SELECTED EXCERPT =>
Content starts

To predict the PAM sequence for Casπ-1 and Casπ-2, all the spacers present in both CRISPR arrays were manually extracted and aligned against the default databases using CRISPRTarget to search the potential protospacer sequences.23 Sequences 3 bp upstream of the identified protospacers were extracted and aligned to predict the PAM sequences. The PAMs ranking at the top for both Casπs were further used for plasmid cleavage in vitro.

Plasmid construction

Bacterial and human codon-optimized casπ-1 and casπ-2 genes were ordered from Sangon Biotech. For Casπ protein expression in E. coli, casπ genes were cloned into pET28a-based vector with an N-terminal hexa-histidine tag and a SUMO tag by homologous recombination (One Step Seamless Cloning Mix, CWBIO). For the D537A and E643A mutations in RuvC domain, R390A and R392A mutations in OBD domain of Casπ-1, mutated fragments were PCR amplified via mutagenetic PCR primers containing mutated sequences and inserted into pET28a-based vector by homologous recombination. For PAM depletion assay, the plasmid library containing five randomized nucleotides upstream of the target sequence was constructed as previously described.52 For in vitro plasmid cleavage, pUC19-based plasmids containing target sequence with different PAMs were constructed via homologous recombination. For bacterial plasmid interference, pBAD-driven arabinose inducible ccdB toxin plasmid (p11-LacY-wtx1) was requested from Prof. Wei Li group in the Institute of Zoology, Chinese Academy of Sciences.53 casπ genes were cloned into MCSI of pCDFDuet vector by Gibson assembly with a sgRNA region, containing 2 SapI sites for target spacer exchange by Golden Gate, inserting into MCSII of pCDFDuet (sgRNA spacer sequences were listed in Supplementary information, Table S5).

For constructing the EGFP report cell line, the CMV-driven fusion fragment of MYH8 (270 bp), a flanking sequence (32 bp) and EGFP (1436 bp) was cloned into psi-LVRU6MP vector by Gibson assembly. For cell editing assay, plasmid vector was obtained from circular PCR amplification of pBLO62.5 (Addgene plasmid# 123124) with two primers respectively pairing to N-terminal and C-terminal NLS sequence.8 Subsequently, Casπ (SpyCas9 or LbCas12a) genes were inserted into the region downstream of the CMV promoter and N-terminal NLS by homologous recombination. Then, sgRNAs (containing 2 SapI sites for spacer insertion) were inserted into the circular PCR-amplified vector containing Casπ (SpyCas9 or LbCas12a) genes with a U6 promoter and a poly-T terminal signal by homologous recombination. Primers containing the target spacer sequences were annealed and phosphorylated prior to Golden Gate assembly (SapI restriction sites) for stuffer–spacer exchange insertion (target protospacer sequences were listed in Supplementary information, Table S5).

Content ends

TO DO =>
a – Condense the paragraph of the Casπ methods excerpt that begins "To predict the PAM sequence" into a short bulleted list that keeps its main facts.
b – Return the portion of the Casπ methods excerpt from "To predict the PAM sequence for" to "cleavage in vitro.", copied word for word.

DATASET =>
Content starts

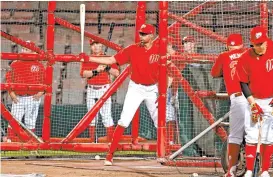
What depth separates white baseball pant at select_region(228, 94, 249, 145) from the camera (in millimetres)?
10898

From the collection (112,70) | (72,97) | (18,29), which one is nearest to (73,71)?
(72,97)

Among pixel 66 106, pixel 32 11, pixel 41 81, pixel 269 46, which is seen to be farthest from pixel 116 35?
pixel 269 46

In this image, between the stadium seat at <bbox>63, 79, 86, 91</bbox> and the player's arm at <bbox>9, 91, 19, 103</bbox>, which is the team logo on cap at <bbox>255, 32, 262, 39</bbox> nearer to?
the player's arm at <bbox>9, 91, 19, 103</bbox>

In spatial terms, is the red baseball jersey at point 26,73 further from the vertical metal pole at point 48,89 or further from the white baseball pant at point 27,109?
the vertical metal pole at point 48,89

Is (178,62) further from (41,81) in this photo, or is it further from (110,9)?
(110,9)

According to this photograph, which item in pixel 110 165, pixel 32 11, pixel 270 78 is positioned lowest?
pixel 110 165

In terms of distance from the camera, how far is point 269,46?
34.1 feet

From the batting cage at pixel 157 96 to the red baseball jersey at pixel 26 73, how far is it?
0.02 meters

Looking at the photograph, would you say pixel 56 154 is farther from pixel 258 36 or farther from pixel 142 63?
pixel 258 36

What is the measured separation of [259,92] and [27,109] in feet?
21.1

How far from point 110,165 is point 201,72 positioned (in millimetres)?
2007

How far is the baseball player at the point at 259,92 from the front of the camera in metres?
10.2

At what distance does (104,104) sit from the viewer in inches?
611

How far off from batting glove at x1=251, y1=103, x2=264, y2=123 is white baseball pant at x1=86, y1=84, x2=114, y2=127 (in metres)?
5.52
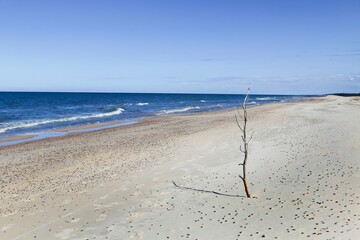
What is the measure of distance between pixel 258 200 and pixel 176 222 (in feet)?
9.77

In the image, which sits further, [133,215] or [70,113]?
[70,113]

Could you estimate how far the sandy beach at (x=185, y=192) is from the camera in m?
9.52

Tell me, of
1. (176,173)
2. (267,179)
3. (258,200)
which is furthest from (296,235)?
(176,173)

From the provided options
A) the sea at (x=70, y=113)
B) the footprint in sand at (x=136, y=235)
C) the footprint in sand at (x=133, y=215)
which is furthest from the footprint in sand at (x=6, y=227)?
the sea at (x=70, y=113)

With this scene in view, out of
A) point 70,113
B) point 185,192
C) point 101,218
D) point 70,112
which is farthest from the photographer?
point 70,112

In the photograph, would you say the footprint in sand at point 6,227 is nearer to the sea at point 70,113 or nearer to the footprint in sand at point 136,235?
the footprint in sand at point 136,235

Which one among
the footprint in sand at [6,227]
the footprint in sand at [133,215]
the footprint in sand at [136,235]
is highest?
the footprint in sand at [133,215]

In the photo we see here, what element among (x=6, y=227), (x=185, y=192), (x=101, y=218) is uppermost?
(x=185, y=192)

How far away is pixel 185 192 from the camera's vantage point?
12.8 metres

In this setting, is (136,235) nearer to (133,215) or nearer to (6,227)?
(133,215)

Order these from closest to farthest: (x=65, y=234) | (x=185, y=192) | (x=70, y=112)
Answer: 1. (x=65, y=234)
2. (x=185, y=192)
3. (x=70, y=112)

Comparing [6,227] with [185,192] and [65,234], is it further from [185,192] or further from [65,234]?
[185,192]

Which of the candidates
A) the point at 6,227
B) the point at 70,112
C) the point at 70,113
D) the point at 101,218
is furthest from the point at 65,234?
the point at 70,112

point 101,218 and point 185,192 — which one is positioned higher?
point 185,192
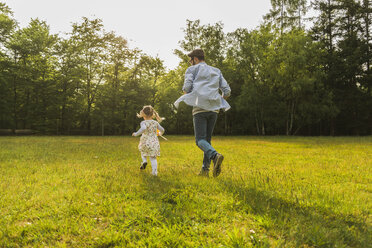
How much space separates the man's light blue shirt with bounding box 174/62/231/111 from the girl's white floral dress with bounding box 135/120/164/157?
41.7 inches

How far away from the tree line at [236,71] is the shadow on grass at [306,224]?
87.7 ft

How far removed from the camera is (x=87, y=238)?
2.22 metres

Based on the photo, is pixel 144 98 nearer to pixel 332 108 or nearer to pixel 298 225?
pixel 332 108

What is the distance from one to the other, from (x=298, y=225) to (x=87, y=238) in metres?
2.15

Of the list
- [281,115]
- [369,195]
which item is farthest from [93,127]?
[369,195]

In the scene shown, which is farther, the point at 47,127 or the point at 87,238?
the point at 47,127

Content ends

RESPONSES IN ORDER =>
a –
- Goal: predict the PAM sequences for Casπ-1 and Casπ-2.
- All spacers from both CRISPR arrays were manually extracted and aligned against the default databases with CRISPRTarget to find potential protospacers.
- The sequences 3 bp upstream of the identified protospacers were extracted and aligned to predict the PAMs.
- The top-ranked PAMs for both Casπs were used for in vitro plasmid cleavage.

b –
To predict the PAM sequence for Casπ-1 and Casπ-2, all the spacers present in both CRISPR arrays were manually extracted and aligned against the default databases using CRISPRTarget to search the potential protospacer sequences.23 Sequences 3 bp upstream of the identified protospacers were extracted and aligned to predict the PAM sequences. The PAMs ranking at the top for both Casπs were further used for plasmid cleavage in vitro.